御用地遺跡 土偶 39:橘の水神
安城市の上条 弁財天の境内に面して、社務所の脇に一対の石造の門柱が立っているのに気づきました。
門柱の間から両側に樹木の植えられた通路が南に延びており、先にはシャッターの降りたプレハブの倉庫や低木の樹木があるのが見えていた。
何かありそうだという感が働いて、その通路に入って行ってみたところ、通路の並木が途切れると、右手(西側)に丘陵が立ち上がっており、その丘陵上に、向かう細い通路が設けられていた。
その通路に沿って、右手には地蔵菩薩など大小の石仏が並んでおり、通路の先には赤い幟が見えた。
改めて地図を拡大してみたところ、最大に拡大すると「西覚寺」という寺院名が表示された。
ところが現場には寺院らしい建造物は見当たらない。
あまり気が進まなかったのだが、通路を登っていくと、その先にあったのが以下の建物だった。
丘陵の下から撮影したものだが、瓦葺切妻造棟入の堂だった。
赤い幟には「南無薬師如来」という文字が白抜きされ、堂前には線香台が設置され、鈴緒が下がっている。
堂内には壇が設けてあり、中央の厨子には薬師如来、向かって左の大きな仏壇には観音菩薩像と不明の木像、右側の大きな厨子には布袋尊(ほていそん)らしき像が奉られていた。
薬師如来像には身体や病気のことだけでなく、交通安全の効能が書かれた用紙が巻かれていたが、手に薬壺を持ってなく、薬師如来像としては旧い形式の像だ。

抽出された記録
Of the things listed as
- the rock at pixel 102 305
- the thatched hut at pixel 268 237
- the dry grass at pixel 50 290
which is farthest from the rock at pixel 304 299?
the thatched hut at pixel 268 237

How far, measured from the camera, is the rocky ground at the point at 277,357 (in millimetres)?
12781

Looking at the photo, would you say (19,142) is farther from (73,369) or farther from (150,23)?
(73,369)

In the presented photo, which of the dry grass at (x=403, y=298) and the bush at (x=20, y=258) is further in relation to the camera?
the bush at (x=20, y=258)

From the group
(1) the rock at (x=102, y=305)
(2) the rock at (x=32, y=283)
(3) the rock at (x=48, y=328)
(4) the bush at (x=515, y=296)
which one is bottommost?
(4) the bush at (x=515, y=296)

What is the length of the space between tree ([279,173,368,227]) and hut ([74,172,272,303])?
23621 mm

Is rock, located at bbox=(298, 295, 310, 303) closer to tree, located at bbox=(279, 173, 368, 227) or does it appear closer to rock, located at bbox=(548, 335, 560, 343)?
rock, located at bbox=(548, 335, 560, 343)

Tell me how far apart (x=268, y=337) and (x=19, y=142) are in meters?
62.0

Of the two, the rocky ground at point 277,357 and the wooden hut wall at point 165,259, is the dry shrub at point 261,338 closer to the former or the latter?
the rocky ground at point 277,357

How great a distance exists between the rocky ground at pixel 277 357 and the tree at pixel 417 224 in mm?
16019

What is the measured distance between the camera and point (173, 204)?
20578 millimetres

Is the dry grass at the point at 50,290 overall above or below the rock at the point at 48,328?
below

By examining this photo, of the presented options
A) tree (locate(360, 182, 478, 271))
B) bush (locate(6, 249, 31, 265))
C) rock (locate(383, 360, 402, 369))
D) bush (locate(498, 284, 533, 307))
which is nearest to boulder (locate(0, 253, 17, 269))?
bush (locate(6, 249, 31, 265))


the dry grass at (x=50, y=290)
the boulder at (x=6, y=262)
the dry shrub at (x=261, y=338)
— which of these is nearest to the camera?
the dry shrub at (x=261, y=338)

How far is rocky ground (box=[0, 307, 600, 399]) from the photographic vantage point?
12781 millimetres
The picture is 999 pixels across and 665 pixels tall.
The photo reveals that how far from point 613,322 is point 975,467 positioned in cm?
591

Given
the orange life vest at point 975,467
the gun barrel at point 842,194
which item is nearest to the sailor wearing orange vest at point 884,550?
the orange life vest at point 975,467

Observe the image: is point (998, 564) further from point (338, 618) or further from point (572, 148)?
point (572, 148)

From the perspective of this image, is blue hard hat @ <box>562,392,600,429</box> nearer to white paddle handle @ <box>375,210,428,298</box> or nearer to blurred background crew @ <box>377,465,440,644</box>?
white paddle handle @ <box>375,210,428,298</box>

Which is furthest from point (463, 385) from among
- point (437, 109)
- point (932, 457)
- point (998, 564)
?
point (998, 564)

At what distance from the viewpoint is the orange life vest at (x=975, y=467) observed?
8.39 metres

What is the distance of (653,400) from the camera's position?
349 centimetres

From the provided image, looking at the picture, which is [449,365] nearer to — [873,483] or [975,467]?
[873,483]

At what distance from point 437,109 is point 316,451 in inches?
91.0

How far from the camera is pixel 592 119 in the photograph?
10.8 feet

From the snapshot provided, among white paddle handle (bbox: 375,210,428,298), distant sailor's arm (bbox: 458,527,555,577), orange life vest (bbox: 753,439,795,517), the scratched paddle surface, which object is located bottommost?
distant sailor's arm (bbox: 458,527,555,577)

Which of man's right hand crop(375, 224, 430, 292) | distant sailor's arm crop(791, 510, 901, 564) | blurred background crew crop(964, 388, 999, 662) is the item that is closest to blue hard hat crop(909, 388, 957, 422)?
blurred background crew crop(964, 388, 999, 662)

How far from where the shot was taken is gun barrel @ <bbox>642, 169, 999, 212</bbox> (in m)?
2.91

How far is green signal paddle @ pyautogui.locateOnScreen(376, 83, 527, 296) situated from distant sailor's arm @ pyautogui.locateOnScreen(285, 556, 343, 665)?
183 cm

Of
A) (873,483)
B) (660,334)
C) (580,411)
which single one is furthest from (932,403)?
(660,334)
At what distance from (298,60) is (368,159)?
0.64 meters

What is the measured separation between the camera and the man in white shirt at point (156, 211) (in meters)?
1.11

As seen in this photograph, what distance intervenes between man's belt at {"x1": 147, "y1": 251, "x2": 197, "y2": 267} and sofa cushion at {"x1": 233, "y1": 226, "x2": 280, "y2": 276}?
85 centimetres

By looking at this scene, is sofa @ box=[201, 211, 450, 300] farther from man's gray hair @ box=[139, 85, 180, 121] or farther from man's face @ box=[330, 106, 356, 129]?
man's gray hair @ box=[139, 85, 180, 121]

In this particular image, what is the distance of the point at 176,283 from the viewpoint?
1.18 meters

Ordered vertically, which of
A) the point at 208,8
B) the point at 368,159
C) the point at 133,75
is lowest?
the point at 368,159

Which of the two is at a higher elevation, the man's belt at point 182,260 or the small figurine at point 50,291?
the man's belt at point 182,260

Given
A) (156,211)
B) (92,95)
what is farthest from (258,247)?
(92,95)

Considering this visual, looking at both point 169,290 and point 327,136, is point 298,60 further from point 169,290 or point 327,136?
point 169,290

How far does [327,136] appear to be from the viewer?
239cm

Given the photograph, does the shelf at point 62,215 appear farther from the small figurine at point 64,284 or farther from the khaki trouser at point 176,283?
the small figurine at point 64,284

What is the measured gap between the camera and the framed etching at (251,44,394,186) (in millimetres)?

*課題の指示*.
次の1.～3.の記述が本文と一致するかを「はい」または「いいえ」で答え、判断の決め手となる本文の語句を引用してください。
1. 門柱の間から延びる通路は北に向かっている。
2. 地図を最大に拡大すると寺院名が表示された。
3. 堂内の薬師如来像は手に薬壺を持っている。

*課題の解答*.
1. いいえ。「両側に樹木の植えられた通路が南に延びており」
2. はい。「最大に拡大すると「西覚寺」という寺院名が表示された」
3. いいえ。「手に薬壺を持ってなく」